• Instructions for the task:
In the text about the band Supermarionation, which studio recorded the On the Fly EP?

• Text passage:
───
- Origin: Edinburgh, Scotland
- Genres: Alternative rock, punk, powerpop
- Years active: 2008–present
- Label: Six Take No Records
- Members: David Curry Sam Stevenson Steven Tonge
- Website: www.supermarionation.co.uk

= Supermarionation (band) =

Scottish musical group

Supermarionation are a three-piece alternative rock band formed in Edinburgh, Scotland in January 2008 by David Curry, Samuel Stevenson and Steven Tonge. Following their live début in Edinburgh in July 2009, their first release, On the Fly, arrived in December 2010 on their own Six Take No Records imprint with a second EP, Amongst the Northern Lochs, following in October 2011.

== History ==
The band were formed when Steven and David, acquaintances from their university days, met up in January 2008 at a James Yorkston gig in Edinburgh with a mutual friend and, feeling they could do better than one of the support acts, decided to form a band with David on drums and Steven on guitar and vocals. Steven then recruited Samuel, with whom he'd studied for a PhD, as a bass player and rehearsals began in March 2008. Initially covering songs by artists such as Neil Young, Ben Kweller and Matthew Sweet, the band played their first gigs over the summer of 2009 and quickly realised they needed to develop some original material.

Song writing duties were taken up by Steven and new material started emerging over the winter of 2009–2010 to critical acclaim. The band then played further shows around Edinburgh and Glasgow through the spring and summer of 2010 including appearances during the Edinburgh Festival. Following this string of well received gigs, the band began working on their first release. The result, a 5-track EP entitled On the Fly, was recorded in Edinburgh at Windmill Sound Recording Studios. On the Fly was released on 6 December 2010 to a small but warm reception and over the succeeding months, it began to gain notice amongst the Scottish indie scene.
───
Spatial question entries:
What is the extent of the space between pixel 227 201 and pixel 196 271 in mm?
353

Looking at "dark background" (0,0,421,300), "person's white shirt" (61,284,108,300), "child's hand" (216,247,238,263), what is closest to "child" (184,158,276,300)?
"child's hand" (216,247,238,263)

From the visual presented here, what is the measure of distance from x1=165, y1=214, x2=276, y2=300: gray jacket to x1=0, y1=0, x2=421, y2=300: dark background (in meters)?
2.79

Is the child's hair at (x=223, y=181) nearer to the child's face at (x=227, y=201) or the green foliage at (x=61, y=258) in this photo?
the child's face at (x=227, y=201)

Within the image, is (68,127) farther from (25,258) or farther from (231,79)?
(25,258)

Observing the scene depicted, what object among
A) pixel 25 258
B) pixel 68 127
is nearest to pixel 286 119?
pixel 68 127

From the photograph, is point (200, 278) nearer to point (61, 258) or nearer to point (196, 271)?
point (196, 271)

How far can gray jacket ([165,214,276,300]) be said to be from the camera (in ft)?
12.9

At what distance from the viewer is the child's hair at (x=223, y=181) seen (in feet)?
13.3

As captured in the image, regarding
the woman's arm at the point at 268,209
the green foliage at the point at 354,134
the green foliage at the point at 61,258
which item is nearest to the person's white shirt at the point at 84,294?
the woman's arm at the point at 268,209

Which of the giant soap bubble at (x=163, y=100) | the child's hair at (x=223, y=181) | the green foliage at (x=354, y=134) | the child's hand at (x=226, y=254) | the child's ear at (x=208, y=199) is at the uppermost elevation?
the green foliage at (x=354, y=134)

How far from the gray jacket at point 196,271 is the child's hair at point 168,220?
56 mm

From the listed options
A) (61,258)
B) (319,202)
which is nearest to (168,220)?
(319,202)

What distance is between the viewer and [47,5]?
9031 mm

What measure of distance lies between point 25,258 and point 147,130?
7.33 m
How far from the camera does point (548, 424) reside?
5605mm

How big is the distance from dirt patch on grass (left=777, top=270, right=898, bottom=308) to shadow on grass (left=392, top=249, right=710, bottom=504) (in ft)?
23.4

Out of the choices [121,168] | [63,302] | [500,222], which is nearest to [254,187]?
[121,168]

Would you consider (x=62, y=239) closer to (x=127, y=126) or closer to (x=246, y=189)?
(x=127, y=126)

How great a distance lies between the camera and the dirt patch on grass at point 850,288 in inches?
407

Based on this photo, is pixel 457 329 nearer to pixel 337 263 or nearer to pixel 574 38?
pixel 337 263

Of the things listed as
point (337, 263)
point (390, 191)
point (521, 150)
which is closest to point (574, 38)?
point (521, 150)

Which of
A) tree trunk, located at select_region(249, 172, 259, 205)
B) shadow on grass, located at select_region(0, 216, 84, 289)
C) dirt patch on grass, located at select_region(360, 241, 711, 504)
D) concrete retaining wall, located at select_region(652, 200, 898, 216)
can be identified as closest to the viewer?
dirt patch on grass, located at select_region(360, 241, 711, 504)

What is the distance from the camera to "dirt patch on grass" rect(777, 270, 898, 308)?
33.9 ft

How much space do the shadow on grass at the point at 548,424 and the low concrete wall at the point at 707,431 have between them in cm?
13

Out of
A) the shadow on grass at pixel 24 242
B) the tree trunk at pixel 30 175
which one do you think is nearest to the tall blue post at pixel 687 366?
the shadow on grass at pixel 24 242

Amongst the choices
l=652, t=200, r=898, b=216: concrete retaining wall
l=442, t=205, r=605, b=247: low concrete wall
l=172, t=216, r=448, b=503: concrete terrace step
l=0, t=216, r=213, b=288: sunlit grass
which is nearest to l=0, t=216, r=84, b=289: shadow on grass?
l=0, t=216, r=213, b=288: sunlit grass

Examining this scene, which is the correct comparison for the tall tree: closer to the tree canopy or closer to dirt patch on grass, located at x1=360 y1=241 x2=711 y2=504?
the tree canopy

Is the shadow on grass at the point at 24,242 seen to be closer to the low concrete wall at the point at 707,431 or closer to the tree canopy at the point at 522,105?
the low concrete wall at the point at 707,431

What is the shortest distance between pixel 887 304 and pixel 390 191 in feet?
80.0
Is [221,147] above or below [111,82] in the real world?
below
───
• Expected answer:
Windmill Sound Recording Studios in Edinburgh.